### Raw data
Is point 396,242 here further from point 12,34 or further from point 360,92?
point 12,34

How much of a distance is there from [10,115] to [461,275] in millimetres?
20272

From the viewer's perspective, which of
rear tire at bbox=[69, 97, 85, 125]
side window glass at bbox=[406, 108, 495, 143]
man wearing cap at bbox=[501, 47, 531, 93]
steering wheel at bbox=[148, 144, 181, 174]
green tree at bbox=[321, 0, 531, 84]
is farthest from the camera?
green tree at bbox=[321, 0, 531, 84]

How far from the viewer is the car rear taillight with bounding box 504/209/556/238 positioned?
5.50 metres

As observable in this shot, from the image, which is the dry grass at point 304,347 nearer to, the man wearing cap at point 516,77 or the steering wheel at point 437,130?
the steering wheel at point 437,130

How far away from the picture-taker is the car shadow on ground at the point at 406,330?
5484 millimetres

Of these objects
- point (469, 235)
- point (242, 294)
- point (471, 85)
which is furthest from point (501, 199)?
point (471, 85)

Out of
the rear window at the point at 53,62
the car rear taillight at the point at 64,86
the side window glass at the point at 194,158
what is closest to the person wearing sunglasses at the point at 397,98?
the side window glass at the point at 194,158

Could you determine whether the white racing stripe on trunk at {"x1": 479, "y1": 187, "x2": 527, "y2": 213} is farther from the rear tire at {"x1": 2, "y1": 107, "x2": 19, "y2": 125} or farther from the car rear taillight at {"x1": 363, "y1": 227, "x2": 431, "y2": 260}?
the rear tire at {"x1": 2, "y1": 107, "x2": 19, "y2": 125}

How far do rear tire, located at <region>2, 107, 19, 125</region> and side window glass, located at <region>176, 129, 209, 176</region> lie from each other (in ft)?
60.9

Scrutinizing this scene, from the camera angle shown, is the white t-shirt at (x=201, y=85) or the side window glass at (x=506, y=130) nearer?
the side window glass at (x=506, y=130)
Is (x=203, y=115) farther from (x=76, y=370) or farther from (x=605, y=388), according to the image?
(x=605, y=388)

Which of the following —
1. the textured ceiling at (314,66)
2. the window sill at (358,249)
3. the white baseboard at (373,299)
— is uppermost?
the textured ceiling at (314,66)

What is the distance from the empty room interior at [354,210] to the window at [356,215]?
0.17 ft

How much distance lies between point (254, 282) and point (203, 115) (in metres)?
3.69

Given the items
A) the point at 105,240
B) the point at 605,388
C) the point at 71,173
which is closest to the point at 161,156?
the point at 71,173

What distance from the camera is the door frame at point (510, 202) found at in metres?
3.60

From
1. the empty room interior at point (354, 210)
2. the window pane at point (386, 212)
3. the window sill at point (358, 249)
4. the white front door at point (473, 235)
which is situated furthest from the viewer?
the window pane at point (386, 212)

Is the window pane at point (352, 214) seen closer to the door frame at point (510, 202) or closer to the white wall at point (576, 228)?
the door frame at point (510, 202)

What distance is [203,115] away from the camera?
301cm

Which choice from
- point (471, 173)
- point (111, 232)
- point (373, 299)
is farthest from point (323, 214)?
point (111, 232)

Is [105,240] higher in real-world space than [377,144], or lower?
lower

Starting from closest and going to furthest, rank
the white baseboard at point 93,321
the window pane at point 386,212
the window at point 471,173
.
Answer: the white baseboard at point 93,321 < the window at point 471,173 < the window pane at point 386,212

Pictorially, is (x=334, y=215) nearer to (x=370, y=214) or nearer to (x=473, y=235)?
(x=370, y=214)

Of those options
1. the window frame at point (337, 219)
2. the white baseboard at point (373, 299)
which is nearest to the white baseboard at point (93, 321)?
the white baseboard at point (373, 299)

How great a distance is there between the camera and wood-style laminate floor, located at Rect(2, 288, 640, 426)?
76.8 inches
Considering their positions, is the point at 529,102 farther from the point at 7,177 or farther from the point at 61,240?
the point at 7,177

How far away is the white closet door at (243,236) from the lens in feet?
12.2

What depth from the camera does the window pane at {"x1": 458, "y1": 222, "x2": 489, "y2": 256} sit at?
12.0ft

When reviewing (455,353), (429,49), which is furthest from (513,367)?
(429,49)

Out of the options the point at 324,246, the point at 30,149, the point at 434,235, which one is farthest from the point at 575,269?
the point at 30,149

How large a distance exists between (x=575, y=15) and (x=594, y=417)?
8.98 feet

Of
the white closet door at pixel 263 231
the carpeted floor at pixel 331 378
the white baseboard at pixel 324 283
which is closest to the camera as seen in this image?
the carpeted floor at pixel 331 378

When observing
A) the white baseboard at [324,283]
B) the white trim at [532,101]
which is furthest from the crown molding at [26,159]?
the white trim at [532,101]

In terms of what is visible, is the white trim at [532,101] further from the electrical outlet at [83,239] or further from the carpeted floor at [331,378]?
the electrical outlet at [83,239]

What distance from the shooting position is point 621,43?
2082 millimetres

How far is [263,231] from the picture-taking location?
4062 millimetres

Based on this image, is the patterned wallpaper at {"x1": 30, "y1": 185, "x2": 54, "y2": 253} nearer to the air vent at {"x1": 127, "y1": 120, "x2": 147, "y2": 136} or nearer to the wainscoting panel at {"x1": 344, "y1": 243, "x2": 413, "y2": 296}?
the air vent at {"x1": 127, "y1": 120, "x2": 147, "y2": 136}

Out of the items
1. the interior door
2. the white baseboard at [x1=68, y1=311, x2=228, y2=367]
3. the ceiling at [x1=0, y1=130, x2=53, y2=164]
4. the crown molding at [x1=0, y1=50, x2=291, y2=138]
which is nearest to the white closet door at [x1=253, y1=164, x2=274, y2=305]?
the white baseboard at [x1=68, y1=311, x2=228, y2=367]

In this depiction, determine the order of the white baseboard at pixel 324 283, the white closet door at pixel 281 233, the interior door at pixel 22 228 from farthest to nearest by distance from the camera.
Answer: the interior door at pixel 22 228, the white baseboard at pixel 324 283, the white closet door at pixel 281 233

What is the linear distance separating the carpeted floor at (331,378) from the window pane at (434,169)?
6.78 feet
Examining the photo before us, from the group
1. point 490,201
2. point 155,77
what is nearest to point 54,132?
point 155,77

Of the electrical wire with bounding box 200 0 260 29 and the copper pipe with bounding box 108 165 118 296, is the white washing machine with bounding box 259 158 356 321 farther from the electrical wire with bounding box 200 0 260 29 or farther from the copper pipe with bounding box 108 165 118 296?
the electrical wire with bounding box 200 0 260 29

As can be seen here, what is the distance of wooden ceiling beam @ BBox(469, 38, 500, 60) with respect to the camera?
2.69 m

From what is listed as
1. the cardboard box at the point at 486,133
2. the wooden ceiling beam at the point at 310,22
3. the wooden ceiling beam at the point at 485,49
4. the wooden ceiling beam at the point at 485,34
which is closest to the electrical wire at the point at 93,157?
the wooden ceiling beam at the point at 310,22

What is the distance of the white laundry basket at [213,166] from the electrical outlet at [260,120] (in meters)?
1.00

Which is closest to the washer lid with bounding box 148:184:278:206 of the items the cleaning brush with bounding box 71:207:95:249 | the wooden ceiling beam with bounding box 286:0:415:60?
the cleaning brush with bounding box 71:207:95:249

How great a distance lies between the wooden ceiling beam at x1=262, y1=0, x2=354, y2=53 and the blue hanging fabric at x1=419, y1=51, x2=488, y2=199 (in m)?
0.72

### Problem to work on
Beginning at the line that contains "What is the distance of the", retype each line of the listing up to and including the last one, exactly as it stands, and nothing else.

### The answer
What is the distance of the white laundry basket at [213,166] from the electrical outlet at [260,120] (in meters)?
1.00

Which is closest to the washer lid with bounding box 148:184:278:206 of the items the cleaning brush with bounding box 71:207:95:249 | the wooden ceiling beam with bounding box 286:0:415:60?
the cleaning brush with bounding box 71:207:95:249

How great a distance lies between the wooden ceiling beam at x1=262, y1=0, x2=354, y2=53 and the blue hanging fabric at x1=419, y1=51, x2=488, y2=199 (in m)?
0.72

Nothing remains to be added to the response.